Allié objectif de Blocher, cela s'appelle. Blocher, qui ne sait faire qu'une chose, comme le Pen en France: ridiculiser toutes les idées de droite.

Écrit par : Géo | 20/11/2008

Géo, le peuple espagnol (andalou, castillan, catalan ???) était unanime après l'échec des négociations, pour condamner la ETA. Mais quelques mois auparavant, quand la trêve avait été annoncée, nous avions été fêter cela avec des amis espagnols, dans un restaurant espagnol, et je peux vous dire que tous n'étaient pas électeurs socialistes, mais que tous étaient enthousiasmés par l'idée que cette violence stupide s'arrête enfin.
La fiesta fut belle.
Il a juste fallu qu'une petite poignée d'Etarras se montrent encore plus stupides et fassent tout échouer avec leur bombe mortelle à l'Aéroport de Madrid. Heureusement, ils sont été arrêté au début du mois au pays basque français. A 30 km du village d'origine de ma mère... Et oui, à 200 mètres de son village passe le ruisseau qui marque la frontière avec le pays basque. Au début du XXème siècle, une béarnaise qui flirtait avec un basque risquait de se faire égorger. Et réciproquement. Encore aujourd'hui, mes cousines se font regarder de travers à 30 km de chez elles, parce qu'elles ne portent pas un nom basque.

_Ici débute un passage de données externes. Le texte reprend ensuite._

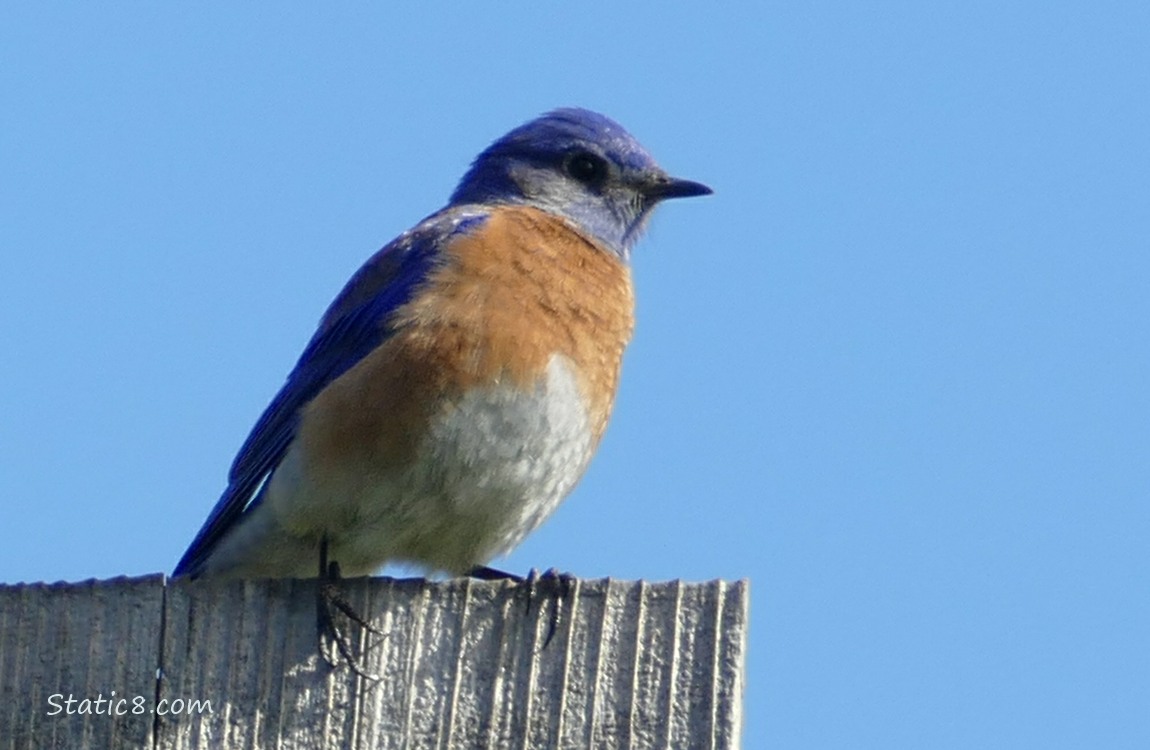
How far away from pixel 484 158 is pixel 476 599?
3.83 m

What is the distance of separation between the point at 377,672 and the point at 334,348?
2419mm

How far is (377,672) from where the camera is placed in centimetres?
327

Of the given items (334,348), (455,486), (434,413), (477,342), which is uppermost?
(334,348)

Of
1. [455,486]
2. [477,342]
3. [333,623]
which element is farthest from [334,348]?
[333,623]

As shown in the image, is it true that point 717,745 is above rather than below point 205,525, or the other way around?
below

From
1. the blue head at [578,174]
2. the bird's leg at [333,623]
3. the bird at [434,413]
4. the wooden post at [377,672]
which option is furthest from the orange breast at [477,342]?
the wooden post at [377,672]

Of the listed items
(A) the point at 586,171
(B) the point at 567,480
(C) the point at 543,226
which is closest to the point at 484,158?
(A) the point at 586,171

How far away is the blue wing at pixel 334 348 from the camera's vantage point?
209 inches

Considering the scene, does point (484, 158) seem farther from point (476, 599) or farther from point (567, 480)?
point (476, 599)

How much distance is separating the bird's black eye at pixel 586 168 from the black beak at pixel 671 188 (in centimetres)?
→ 19

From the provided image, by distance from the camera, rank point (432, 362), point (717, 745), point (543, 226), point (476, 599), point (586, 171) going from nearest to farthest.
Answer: point (717, 745) → point (476, 599) → point (432, 362) → point (543, 226) → point (586, 171)

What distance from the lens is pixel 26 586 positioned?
3.30 metres

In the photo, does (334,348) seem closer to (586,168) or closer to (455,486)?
(455,486)

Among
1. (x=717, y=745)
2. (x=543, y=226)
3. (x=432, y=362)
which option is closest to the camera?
(x=717, y=745)
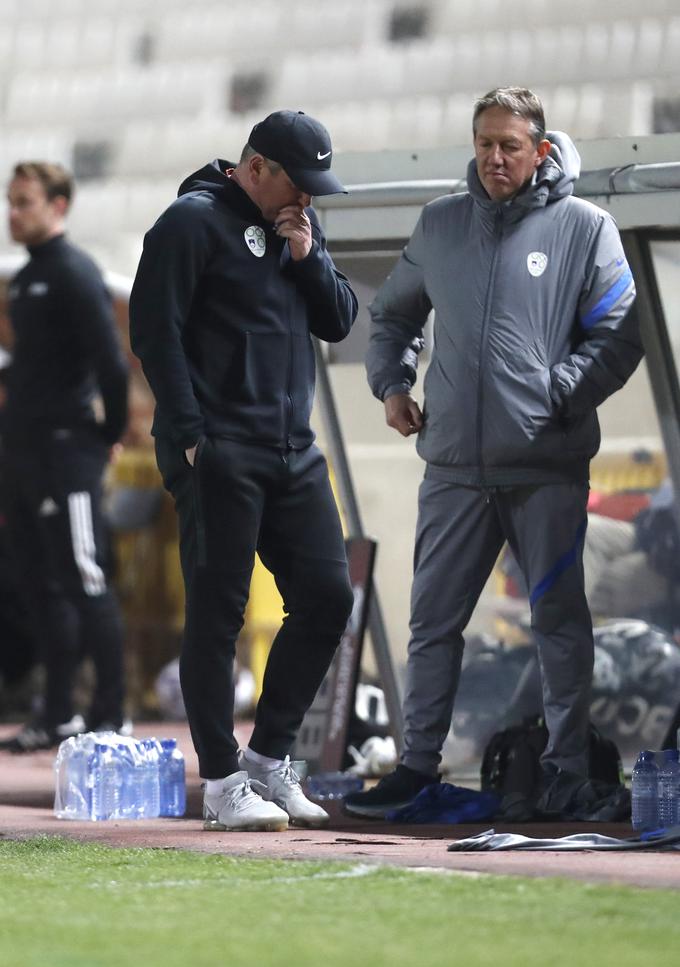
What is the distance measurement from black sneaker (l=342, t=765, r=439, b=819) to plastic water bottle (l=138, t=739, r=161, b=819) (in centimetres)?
59

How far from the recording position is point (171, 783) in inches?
238

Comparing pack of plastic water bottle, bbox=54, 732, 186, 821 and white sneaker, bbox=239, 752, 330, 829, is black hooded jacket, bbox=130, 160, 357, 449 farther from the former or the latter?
pack of plastic water bottle, bbox=54, 732, 186, 821

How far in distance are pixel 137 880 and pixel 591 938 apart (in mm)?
1150

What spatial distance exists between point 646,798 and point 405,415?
4.03 ft

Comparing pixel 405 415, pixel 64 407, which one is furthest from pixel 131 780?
pixel 64 407

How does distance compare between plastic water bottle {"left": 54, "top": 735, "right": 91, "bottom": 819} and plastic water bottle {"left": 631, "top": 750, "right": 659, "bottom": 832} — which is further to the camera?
plastic water bottle {"left": 54, "top": 735, "right": 91, "bottom": 819}

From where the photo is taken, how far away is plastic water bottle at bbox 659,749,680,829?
5.25 meters

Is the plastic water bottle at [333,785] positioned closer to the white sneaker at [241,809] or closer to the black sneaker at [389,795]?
the black sneaker at [389,795]

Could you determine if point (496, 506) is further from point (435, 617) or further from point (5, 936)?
point (5, 936)

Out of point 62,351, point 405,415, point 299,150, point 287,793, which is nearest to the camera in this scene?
point 299,150

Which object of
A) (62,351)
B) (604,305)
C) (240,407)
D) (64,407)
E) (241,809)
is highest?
(62,351)

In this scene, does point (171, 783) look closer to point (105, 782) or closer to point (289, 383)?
point (105, 782)

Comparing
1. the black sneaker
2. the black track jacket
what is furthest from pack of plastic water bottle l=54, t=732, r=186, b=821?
the black track jacket

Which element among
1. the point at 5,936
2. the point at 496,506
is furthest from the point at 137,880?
the point at 496,506
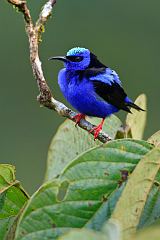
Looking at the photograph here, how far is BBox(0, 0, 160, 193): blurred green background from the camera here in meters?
14.1

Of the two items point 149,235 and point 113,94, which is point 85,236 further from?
point 113,94

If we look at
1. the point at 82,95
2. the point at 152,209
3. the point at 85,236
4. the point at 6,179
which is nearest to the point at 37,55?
the point at 6,179

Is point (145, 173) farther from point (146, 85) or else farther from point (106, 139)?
point (146, 85)

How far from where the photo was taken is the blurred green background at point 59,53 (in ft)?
46.2

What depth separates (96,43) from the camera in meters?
18.8

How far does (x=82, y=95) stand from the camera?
471 cm

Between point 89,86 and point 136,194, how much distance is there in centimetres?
284

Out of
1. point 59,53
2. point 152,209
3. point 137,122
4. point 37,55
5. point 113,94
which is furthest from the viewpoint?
point 59,53

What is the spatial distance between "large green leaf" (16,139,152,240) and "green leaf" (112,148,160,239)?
3.4 inches

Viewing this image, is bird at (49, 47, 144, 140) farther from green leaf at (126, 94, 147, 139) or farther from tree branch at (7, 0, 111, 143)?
tree branch at (7, 0, 111, 143)

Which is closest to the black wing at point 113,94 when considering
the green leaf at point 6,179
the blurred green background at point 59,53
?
the green leaf at point 6,179

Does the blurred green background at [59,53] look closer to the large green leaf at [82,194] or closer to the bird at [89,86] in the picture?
the bird at [89,86]

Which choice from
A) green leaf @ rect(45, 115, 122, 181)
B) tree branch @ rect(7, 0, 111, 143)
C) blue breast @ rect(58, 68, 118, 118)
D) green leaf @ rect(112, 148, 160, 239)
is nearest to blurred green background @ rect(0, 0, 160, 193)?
blue breast @ rect(58, 68, 118, 118)

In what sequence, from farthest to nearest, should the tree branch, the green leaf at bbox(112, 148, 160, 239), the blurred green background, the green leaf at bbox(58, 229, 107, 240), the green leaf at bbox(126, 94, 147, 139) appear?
1. the blurred green background
2. the green leaf at bbox(126, 94, 147, 139)
3. the tree branch
4. the green leaf at bbox(112, 148, 160, 239)
5. the green leaf at bbox(58, 229, 107, 240)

Un peu comme un Vaudois perdu en Valais, mais en plus violent.
Ces conneries n'ont que trop duré.

Écrit par : Philippe Souaille | 20/11/2008

30 millions pour un fresque unique au monde. Célà vous dérange? Pour moi c'est un geste d'un pays qui célà ne fait pas longtemps était dans le fond, ne faisait pas partie de l'Europe ni de beaucoup organismes internetionales, et c'est grâce a un Roi qui a voulou être le Rois de tous les espagnlos. Célà il fallait le faire, dans l'Espagne de 1975. N'oublions pas que quelques semaines avant la mort du dictateur ils ont encore fusillé 5 hommes. Geo vous avez des amis espagnols, mais vous ne pourrez comprendre par les libres comment sont les espagnols dans ses opinions politiques, se laisant porter plus facilement pour la sympatie personnel du lider, que par le programme de son parti.Sur la seule personne que les espagnols son d'accord et l'aimaient tous, c'est son Roi. Sans lui pas de Démocratie. Le 23 février 1981 c'est un jour innoubliable pour tous. Et après tout, en quoi la dépense de ses 30 millions peut vous déranger? à Geneve ont a dépensé aussi 30 millions pour un stade médiocre, qui ne passera pas à l'Histoire, construit seulement pour la vanité de quelqes personnes.